» Try it:
Nothing in the entries should change; repeat them exactly.

» Records for the exercise:
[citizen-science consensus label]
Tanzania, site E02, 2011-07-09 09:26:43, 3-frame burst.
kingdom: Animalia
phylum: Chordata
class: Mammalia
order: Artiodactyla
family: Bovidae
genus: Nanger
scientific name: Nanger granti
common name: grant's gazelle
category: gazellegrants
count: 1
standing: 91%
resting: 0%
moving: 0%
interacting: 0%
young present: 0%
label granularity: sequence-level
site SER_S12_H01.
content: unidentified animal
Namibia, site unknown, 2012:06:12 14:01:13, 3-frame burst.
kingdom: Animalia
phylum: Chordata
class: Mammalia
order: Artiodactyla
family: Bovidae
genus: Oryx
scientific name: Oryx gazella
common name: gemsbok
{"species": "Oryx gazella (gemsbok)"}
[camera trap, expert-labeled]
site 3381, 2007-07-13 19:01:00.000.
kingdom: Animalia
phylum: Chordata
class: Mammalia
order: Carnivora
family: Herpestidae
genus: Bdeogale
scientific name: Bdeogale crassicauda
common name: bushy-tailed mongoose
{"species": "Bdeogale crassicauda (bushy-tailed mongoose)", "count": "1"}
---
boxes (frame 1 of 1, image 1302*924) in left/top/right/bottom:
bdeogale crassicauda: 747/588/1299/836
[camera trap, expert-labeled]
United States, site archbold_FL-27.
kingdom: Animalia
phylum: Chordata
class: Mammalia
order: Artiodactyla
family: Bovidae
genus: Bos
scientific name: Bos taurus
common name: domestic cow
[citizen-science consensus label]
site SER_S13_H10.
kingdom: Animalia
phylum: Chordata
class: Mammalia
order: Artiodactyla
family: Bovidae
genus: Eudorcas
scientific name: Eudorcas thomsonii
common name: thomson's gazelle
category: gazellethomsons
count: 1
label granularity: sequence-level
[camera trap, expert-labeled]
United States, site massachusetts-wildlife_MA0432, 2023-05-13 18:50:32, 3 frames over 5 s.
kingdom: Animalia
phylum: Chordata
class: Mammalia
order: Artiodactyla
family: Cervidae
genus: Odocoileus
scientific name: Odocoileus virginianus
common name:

» Answer to this problem:
[citizen-science consensus label]
Tanzania, site E02, 2011-07-09 09:26:43, 3-frame burst.
kingdom: Animalia
phylum: Chordata
class: Mammalia
order: Artiodactyla
family: Bovidae
genus: Nanger
scientific name: Nanger granti
common name: grant's gazelle
category: gazellegrants
count: 1
standing: 91%
resting: 0%
moving: 0%
interacting: 0%
young present: 0%
label granularity: sequence-level
site SER_S12_H01.
content: unidentified animal
Namibia, site unknown, 2012:06:12 14:01:13, 3-frame burst.
kingdom: Animalia
phylum: Chordata
class: Mammalia
order: Artiodactyla
family: Bovidae
genus: Oryx
scientific name: Oryx gazella
common name: gemsbok
{"species": "Oryx gazella (gemsbok)"}
[camera trap, expert-labeled]
site 3381, 2007-07-13 19:01:00.000.
kingdom: Animalia
phylum: Chordata
class: Mammalia
order: Carnivora
family: Herpestidae
genus: Bdeogale
scientific name: Bdeogale crassicauda
common name: bushy-tailed mongoose
{"species": "Bdeogale crassicauda (bushy-tailed mongoose)", "count": "1"}
---
boxes (frame 1 of 1, image 1302*924) in left/top/right/bottom:
bdeogale crassicauda: 747/588/1299/836
[camera trap, expert-labeled]
United States, site archbold_FL-27.
kingdom: Animalia
phylum: Chordata
class: Mammalia
order: Artiodactyla
family: Bovidae
genus: Bos
scientific name: Bos taurus
common name: domestic cow
[citizen-science consensus label]
site SER_S13_H10.
kingdom: Animalia
phylum: Chordata
class: Mammalia
order: Artiodactyla
family: Bovidae
genus: Eudorcas
scientific name: Eudorcas thomsonii
common name: thomson's gazelle
category: gazellethomsons
count: 1
label granularity: sequence-level
[camera trap, expert-labeled]
United States, site massachusetts-wildlife_MA0432, 2023-05-13 18:50:32, 3 frames over 5 s.
kingdom: Animalia
phylum: Chordata
class: Mammalia
order: Artiodactyla
family: Cervidae
genus: Odocoileus
scientific name: Odocoileus virginianus
common name:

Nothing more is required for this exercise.